[Start of GIVEN INFORMATION]
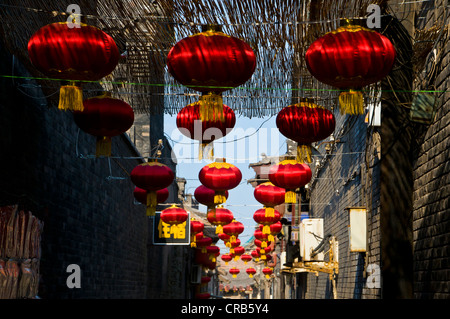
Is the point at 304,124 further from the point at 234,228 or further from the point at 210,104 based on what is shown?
the point at 234,228

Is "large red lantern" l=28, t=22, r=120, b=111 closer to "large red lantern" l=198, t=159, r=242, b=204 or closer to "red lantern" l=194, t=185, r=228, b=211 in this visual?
"large red lantern" l=198, t=159, r=242, b=204

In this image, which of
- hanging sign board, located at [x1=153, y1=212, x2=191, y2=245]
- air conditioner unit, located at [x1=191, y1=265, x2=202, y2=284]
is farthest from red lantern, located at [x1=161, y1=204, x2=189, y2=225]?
air conditioner unit, located at [x1=191, y1=265, x2=202, y2=284]

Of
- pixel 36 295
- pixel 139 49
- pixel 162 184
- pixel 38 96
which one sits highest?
pixel 139 49

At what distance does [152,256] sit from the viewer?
23547 mm

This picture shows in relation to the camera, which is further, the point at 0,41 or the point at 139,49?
the point at 139,49

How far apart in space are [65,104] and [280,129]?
275 cm

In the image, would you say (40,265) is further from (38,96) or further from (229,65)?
(229,65)

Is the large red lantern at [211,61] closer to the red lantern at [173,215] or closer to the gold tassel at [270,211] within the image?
the gold tassel at [270,211]

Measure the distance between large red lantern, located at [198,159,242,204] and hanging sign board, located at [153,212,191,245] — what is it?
21.8 feet

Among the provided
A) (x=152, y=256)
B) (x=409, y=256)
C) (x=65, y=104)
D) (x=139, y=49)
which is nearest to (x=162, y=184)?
(x=139, y=49)

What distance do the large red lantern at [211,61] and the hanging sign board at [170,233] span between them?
1175 cm

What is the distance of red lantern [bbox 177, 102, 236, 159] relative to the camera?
8113 millimetres

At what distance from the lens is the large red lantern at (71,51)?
[End of GIVEN INFORMATION]
OBJECTIVE:
Render the lines above as a numbered list with one item per line. Skip the blank lines and leave out the picture.

SOLUTION TO THIS TASK:
1. Is the point at 304,124 further from the point at 234,228 or further from the point at 210,104 based on what is shown?
2. the point at 234,228
3. Is "large red lantern" l=28, t=22, r=120, b=111 closer to "large red lantern" l=198, t=159, r=242, b=204 or closer to "red lantern" l=194, t=185, r=228, b=211 in this visual?
4. "large red lantern" l=198, t=159, r=242, b=204
5. In this image, which of
6. - hanging sign board, located at [x1=153, y1=212, x2=191, y2=245]
7. - air conditioner unit, located at [x1=191, y1=265, x2=202, y2=284]
8. is farthest from red lantern, located at [x1=161, y1=204, x2=189, y2=225]?
9. air conditioner unit, located at [x1=191, y1=265, x2=202, y2=284]
10. Of
11. - pixel 36 295
12. - pixel 139 49
13. - pixel 162 184
14. - pixel 38 96
15. which one sits highest?
16. pixel 139 49
17. At what distance does [152,256] sit from the viewer?
18. 23547 mm
19. This picture shows in relation to the camera, which is further, the point at 0,41 or the point at 139,49?
20. the point at 139,49
21. How far apart in space are [65,104] and [280,129]?
22. 275 cm
23. In the image, would you say (40,265) is further from (38,96) or further from (229,65)?
24. (229,65)
25. Is the large red lantern at [211,61] closer to the red lantern at [173,215] or closer to the gold tassel at [270,211] within the image?
26. the gold tassel at [270,211]
27. Measure the distance between large red lantern, located at [198,159,242,204] and hanging sign board, located at [153,212,191,245] — what is it?
28. 21.8 feet
29. Among the provided
30. A) (x=152, y=256)
31. B) (x=409, y=256)
32. C) (x=65, y=104)
33. D) (x=139, y=49)
34. which is nearest to (x=162, y=184)?
35. (x=139, y=49)
36. What distance do the large red lantern at [211,61] and the hanging sign board at [170,233] span between them?
37. 1175 cm
38. What is the distance of red lantern [bbox 177, 102, 236, 159] relative to the camera?
39. 8113 millimetres
40. At what distance from the lens is the large red lantern at (71,51)?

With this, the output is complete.